Let $f$ be Lebesgue measurable on $\mathbb{R^n},$ and let $E_{\alpha}=\{x\in \mathbb{R^n} \mid |f(x)|>\alpha \}$ for $\alpha >0.$
Let $g(x, \alpha):=\chi_{[1,2]}(\alpha) \chi_{E_{\alpha}}(x).$
Then, is $g$ measurable on $\mathbb{R^n}\times\mathbb{R}$ ?
I know $\chi_{[1,2]}(\alpha)$ is measurable on $\mathbb{R}$ since $[1,2]$ is measurable on $\mathbb{R}$.

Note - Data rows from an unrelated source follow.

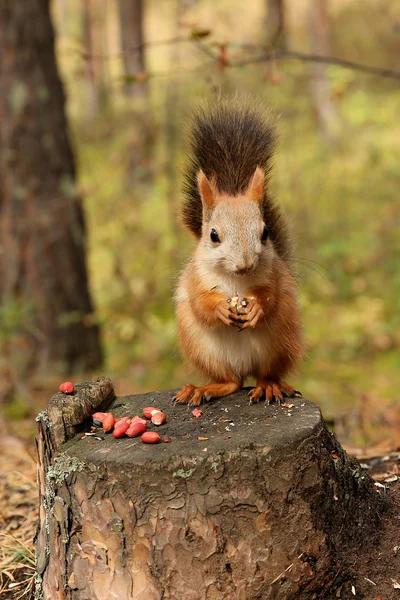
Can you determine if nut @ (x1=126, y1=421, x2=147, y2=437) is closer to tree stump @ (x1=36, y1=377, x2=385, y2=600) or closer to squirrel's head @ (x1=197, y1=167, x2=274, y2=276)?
tree stump @ (x1=36, y1=377, x2=385, y2=600)

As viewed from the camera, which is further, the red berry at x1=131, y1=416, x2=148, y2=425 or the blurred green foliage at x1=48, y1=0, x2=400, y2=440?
the blurred green foliage at x1=48, y1=0, x2=400, y2=440

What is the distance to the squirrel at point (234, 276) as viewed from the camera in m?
2.16

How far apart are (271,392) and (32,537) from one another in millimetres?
934

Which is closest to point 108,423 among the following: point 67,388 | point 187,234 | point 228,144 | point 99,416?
point 99,416

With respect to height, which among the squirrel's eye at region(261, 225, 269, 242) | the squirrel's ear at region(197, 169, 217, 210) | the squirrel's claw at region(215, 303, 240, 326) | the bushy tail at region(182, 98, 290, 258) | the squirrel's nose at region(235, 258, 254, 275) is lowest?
the squirrel's claw at region(215, 303, 240, 326)

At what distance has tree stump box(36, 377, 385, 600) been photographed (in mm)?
1642

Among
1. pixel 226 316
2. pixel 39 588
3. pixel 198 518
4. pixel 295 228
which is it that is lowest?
pixel 295 228

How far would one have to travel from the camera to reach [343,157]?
26.7 ft

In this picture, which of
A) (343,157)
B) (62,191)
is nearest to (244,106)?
(62,191)

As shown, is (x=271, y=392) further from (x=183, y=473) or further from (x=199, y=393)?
(x=183, y=473)

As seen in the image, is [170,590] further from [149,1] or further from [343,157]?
[149,1]

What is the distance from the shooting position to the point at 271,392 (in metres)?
2.10

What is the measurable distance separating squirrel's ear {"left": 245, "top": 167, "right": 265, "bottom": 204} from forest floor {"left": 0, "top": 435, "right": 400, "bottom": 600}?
97cm

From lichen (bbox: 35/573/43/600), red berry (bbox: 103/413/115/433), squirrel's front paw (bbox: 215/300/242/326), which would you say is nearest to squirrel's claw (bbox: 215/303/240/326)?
squirrel's front paw (bbox: 215/300/242/326)
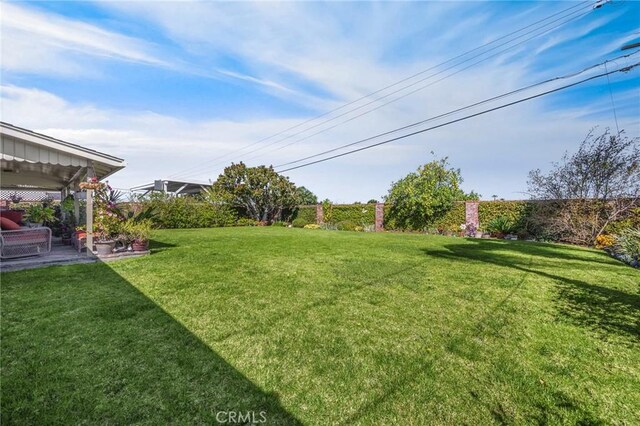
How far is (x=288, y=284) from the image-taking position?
5.13 m

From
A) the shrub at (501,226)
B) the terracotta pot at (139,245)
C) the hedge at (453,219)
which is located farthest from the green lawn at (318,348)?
the hedge at (453,219)

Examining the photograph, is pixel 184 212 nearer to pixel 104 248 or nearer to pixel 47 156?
pixel 104 248

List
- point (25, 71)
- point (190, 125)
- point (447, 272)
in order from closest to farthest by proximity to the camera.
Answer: point (447, 272) < point (25, 71) < point (190, 125)

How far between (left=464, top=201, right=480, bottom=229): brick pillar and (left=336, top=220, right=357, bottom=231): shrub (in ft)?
23.2

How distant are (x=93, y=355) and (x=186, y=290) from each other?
6.54 feet

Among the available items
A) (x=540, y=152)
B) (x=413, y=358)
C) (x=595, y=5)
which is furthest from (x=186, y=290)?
(x=540, y=152)

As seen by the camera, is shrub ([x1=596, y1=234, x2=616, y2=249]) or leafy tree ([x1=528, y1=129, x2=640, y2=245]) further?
leafy tree ([x1=528, y1=129, x2=640, y2=245])

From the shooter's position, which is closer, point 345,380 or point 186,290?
point 345,380

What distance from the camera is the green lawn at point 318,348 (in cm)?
207

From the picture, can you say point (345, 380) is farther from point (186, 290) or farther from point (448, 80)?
point (448, 80)

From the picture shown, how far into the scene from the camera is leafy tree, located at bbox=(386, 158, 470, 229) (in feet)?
56.5

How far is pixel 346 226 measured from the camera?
66.4 feet

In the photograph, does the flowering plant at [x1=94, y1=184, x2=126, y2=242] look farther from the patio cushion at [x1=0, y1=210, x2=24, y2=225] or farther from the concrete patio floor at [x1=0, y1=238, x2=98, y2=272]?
the patio cushion at [x1=0, y1=210, x2=24, y2=225]

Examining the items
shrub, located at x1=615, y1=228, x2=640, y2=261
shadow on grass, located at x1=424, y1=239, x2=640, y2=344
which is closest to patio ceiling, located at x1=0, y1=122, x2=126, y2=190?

And I expect that $\chi_{E_{\alpha}}(x)$ is measurable on $\mathbb{R^n}$ since $E_{\alpha}=\{x\in \mathbb{R^n} \mid f(x)>\alpha \} \cup \{ x\in \mathbb{R^n} \mid f(x)<-\alpha \}=\{f>\alpha \} \cup \{ f<-\alpha \}$ is probably measurable on $\mathbb{R^n}$ since $f$ is measurable on $\mathbb{R^n}$ .

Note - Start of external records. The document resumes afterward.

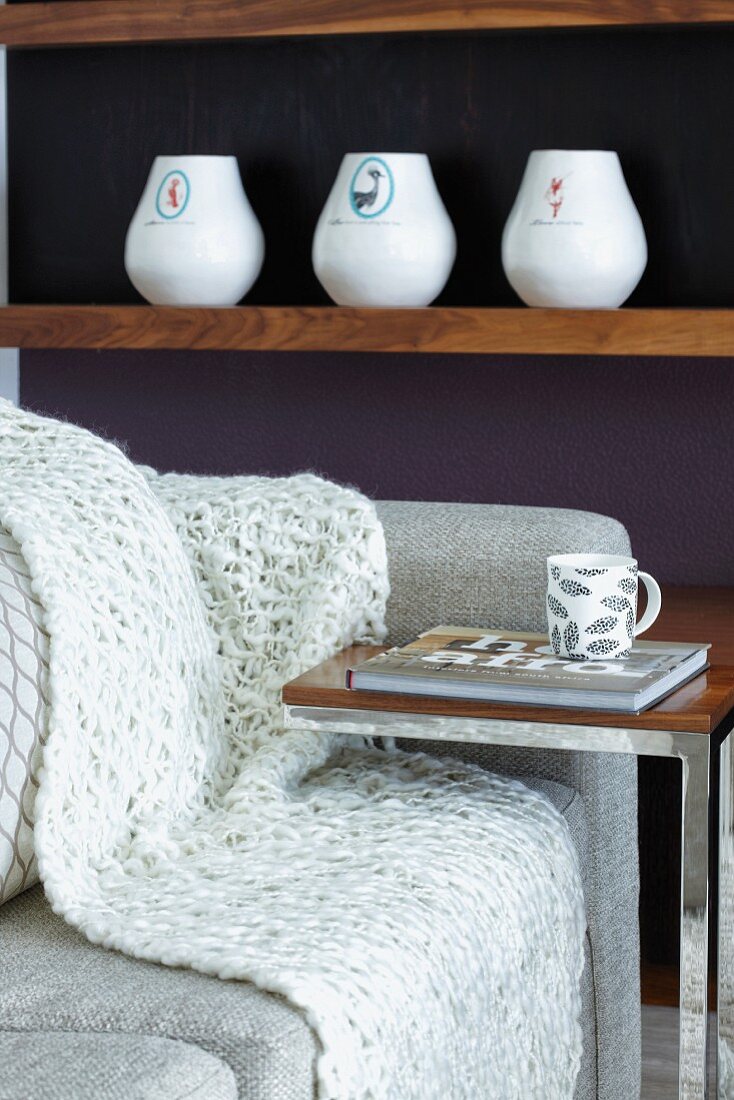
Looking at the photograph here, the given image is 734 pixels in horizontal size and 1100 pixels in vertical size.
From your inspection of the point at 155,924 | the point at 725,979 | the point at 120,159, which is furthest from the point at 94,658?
the point at 120,159

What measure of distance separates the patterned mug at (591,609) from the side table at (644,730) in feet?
0.24

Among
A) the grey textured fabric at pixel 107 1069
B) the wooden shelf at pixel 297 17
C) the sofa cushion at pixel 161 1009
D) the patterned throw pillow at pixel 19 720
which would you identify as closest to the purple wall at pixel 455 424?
the wooden shelf at pixel 297 17

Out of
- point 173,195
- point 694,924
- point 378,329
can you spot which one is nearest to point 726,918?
point 694,924

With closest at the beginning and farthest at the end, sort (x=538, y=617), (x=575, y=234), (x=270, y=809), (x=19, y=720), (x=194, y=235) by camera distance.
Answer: (x=19, y=720) < (x=270, y=809) < (x=538, y=617) < (x=575, y=234) < (x=194, y=235)

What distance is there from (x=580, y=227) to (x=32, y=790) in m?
0.99

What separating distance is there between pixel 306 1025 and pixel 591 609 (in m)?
0.47

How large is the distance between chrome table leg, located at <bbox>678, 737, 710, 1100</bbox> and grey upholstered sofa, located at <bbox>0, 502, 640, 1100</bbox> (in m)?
0.16

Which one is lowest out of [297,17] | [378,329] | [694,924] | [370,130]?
[694,924]

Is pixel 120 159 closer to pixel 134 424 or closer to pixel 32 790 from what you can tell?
pixel 134 424

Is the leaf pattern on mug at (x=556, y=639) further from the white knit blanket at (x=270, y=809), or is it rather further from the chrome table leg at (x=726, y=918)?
the chrome table leg at (x=726, y=918)

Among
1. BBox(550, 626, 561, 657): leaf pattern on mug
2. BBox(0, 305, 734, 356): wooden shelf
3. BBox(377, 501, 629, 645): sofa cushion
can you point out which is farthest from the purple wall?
BBox(550, 626, 561, 657): leaf pattern on mug

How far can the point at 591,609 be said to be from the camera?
50.8 inches

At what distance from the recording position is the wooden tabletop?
119 cm

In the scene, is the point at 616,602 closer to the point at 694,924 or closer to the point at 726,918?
the point at 694,924
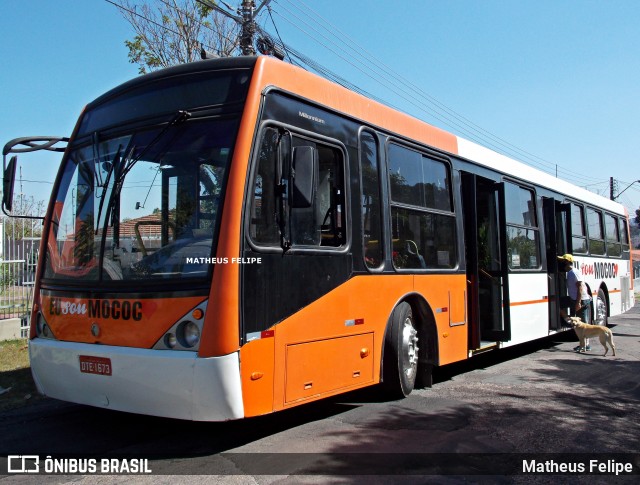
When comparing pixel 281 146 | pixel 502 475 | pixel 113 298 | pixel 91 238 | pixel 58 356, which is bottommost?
pixel 502 475

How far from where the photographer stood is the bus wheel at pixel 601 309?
41.3 ft

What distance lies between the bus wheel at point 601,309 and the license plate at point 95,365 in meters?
10.9

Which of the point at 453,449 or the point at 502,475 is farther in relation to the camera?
the point at 453,449

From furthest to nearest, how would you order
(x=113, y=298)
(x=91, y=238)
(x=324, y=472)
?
(x=91, y=238) → (x=113, y=298) → (x=324, y=472)

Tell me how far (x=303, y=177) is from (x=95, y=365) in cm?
226

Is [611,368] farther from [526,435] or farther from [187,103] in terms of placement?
[187,103]

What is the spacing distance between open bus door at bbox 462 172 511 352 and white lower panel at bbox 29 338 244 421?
4822 millimetres

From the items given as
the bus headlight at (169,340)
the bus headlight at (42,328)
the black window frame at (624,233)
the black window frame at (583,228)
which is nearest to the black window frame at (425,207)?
the bus headlight at (169,340)

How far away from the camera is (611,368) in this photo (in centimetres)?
892

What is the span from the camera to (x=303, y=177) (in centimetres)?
461

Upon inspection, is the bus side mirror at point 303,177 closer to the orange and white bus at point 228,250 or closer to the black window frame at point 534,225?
the orange and white bus at point 228,250

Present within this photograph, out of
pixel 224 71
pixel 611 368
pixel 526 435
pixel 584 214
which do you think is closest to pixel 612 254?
pixel 584 214

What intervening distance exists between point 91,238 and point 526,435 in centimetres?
439

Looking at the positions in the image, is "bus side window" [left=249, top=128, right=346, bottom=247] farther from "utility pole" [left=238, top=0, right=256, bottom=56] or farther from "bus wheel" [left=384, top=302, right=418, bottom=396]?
"utility pole" [left=238, top=0, right=256, bottom=56]
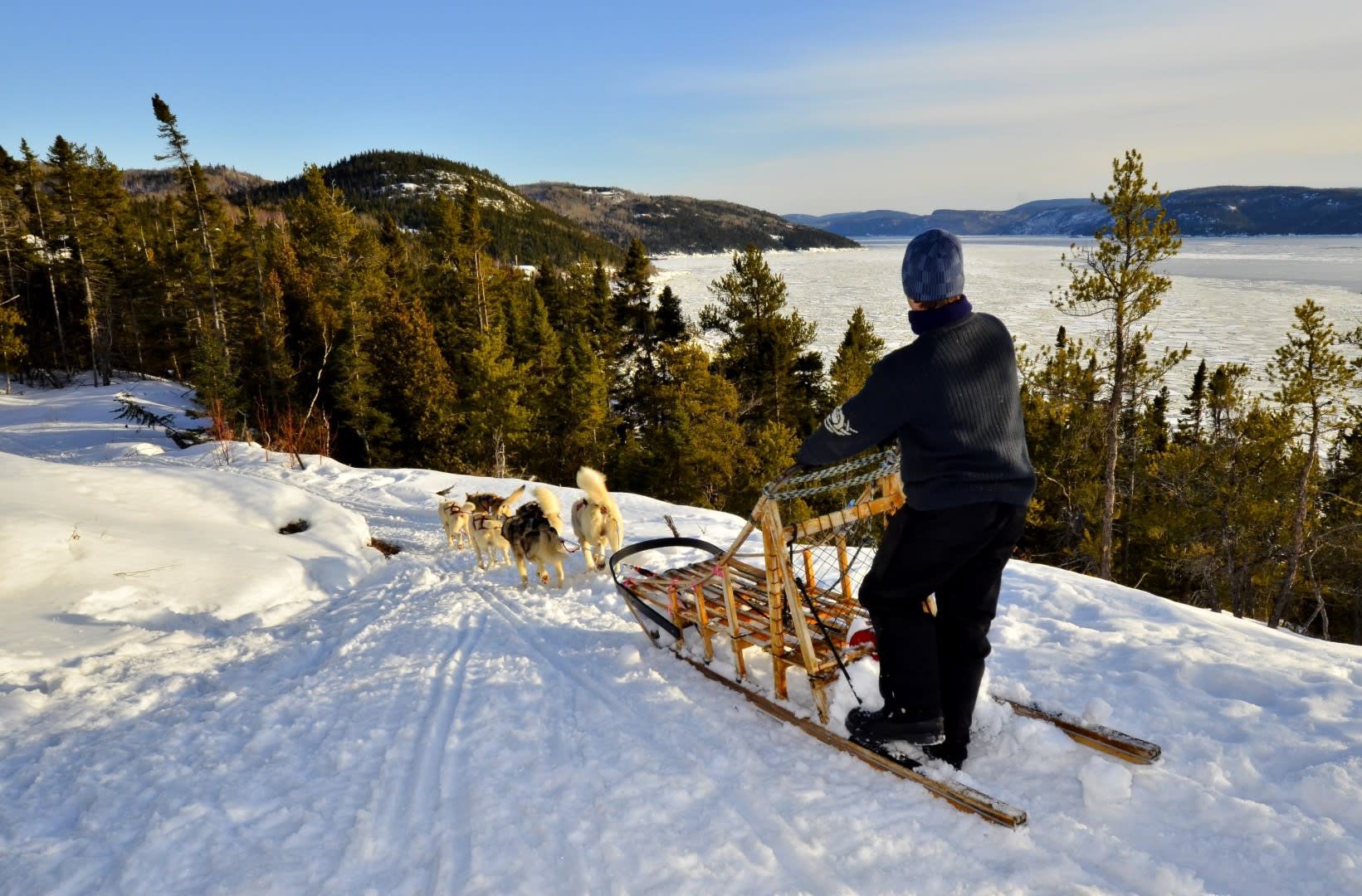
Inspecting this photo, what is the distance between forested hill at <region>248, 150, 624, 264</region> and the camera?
109500 mm

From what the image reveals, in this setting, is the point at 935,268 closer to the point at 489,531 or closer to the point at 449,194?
the point at 489,531

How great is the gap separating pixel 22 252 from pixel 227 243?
13.3 m

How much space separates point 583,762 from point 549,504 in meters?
4.57

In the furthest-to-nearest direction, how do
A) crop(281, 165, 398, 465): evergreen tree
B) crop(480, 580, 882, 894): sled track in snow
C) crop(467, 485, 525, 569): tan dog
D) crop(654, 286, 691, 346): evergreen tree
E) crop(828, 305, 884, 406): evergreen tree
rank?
1. crop(654, 286, 691, 346): evergreen tree
2. crop(281, 165, 398, 465): evergreen tree
3. crop(828, 305, 884, 406): evergreen tree
4. crop(467, 485, 525, 569): tan dog
5. crop(480, 580, 882, 894): sled track in snow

But I don't know whether $g$ is measurable on $\mathbb{R^n} \times \mathbb{R}$.
Thanks for your help.
Hint: $\mathcal M(\mathbb R^n)$ is closed under union so, since $f$ is measurable, we have that $$E_{\alpha}=\{x\in\mathbb R^n: \vert f(x)\vert>\alpha\}=\underbrace{\{x\in\mathbb R^n:f(x)<-\alpha\}}_{=f^{-1}((-\infty,-\alpha))\in\mathcal M}\cup\underbrace{\{x\in\mathbb R^n:f(x)>\alpha\}}_{=f^{-1}((\alpha,+\infty))\in\mathcal M}\in\mathcal M(\mathbb R^n)\\ [1,2]\text{ is a compact set}\implies[1,2]\in\mathcal M(\mathbb R).$$ Now consider the function $\chi_{E_{\alpha}}(x)\chi_{[1,2]}(\alpha):\mathbb R^n\times \mathbb R\to \mathbb R$ as $$\chi_{E_{\alpha}\times[1,2]}(x,\alpha)=\begin{cases}1&&(x,\alpha)\in E_{\alpha}\times [1,2] \\0&&(x,\alpha)\notin E_{\alpha}\times[1,2]\end{cases}$$ infact $\chi_{E_{\alpha}}(x)\chi_{[1,2]}(\alpha)=1\iff x\in E_{\alpha}$ and $\alpha\in [1,2]$.
You could now consider the sigma-algebra generated by $\mathbb R^n\times \mathbb R$, denoted by $\mathcal M(\mathbb R^n)\otimes\mathcal M(\mathbb R)$.